Early Puritan settlers in Boston breathed in the fresh air of religious freedom back in 1630. But local cemeteries contain the bones of early Bostonians whose beliefs fell outside the circle of accepted doctrine and were persecuted—some of them to their graves. In 1773, the Boston Tea Party (anything but a party) was a dangerous act of resistance against the Crown and a harbinger of a royal crack-down to come. It did come. In 1775, Boston acquired the unenviable reputation of being the site where the first shot of the Revolutionary War was fired and both American and English blood was spilled.
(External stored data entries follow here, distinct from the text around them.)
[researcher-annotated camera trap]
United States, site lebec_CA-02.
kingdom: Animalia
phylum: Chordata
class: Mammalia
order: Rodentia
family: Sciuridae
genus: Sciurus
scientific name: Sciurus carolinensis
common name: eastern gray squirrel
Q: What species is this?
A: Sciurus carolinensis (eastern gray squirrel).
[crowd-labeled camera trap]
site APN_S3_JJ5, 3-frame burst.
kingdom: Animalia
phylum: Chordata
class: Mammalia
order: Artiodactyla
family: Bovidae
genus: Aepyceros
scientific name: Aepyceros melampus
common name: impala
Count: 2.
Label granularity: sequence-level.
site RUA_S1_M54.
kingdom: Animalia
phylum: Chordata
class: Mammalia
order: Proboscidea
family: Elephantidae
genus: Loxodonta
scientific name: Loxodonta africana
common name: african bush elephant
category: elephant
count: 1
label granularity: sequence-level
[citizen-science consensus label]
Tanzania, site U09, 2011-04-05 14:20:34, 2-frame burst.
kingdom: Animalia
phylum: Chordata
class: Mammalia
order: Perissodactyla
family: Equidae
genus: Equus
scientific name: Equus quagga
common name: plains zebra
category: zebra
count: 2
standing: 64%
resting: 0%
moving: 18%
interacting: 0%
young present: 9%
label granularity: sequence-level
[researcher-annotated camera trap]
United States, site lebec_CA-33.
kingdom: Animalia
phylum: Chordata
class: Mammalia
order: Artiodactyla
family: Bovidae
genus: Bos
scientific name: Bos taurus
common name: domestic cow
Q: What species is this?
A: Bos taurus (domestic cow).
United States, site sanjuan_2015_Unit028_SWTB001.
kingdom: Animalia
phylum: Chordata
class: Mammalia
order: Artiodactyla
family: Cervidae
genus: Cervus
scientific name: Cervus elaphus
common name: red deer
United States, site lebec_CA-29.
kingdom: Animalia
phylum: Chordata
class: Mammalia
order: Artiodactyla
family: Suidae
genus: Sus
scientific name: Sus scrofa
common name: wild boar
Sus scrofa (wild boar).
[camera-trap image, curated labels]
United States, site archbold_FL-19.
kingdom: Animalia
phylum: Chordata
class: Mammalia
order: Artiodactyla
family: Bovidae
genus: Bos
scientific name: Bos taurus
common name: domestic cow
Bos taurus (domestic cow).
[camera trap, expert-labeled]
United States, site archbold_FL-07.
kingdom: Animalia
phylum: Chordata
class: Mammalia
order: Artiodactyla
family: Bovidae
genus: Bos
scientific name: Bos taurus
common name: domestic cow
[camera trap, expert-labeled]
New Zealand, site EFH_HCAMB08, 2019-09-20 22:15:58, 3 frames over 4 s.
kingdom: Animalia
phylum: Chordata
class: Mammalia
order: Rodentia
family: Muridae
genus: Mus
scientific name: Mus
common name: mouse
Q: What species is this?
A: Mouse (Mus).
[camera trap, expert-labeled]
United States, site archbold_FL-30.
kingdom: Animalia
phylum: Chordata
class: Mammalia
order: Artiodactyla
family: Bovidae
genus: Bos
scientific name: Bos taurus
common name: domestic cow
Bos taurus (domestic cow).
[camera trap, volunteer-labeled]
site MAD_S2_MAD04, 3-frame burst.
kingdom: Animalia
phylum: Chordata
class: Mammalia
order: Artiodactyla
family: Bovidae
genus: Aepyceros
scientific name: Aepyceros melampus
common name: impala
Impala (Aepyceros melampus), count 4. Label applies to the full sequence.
Boston speaks of sanctuary for some fleeing religious persecution and of unbearable persecution—literal witch hunts—for others; a place of peace and a place of bloodshed.
Old ironies live on in this New England city. Here, even beloved baseball players can land on the wrong side of their fans. But danger of a more sinister nature has held the advantage over many in Boston until this week when state legislators finally passed an anti-sex trafficking law for the governor to sign. Despite a long-established history of taking the lead when it comes to social change, Massachusetts lagged shamefully behind with two others states that still do not have a law empowering local law enforcement to go after traffickers, pimps, and johns and to treat prostitutes as victims instead of criminals.
What I love most about Boston are the people here who love Boston too. They haven’t waited for the government to act. Just since moving here, I’ve witnessed the formation of two unstoppable gatherings of Christian women who are fired up to bring hope to the hopeless and freedom to the captives. Last week people gathered to support a safe house for women recovering from trafficking. Darkness and danger may be strong, but these light-bearing ezer-warriors are filled with hope and determination. Boston will feel the impact of their efforts and many will find freedom because of their advocacy. And that makes me truly thankful to live here.
So if you’re in Boston and happen to see a GPS dependent woman driving around sporting a Boston Red Sox cap, she could be me—growing to love Boston and staying safe.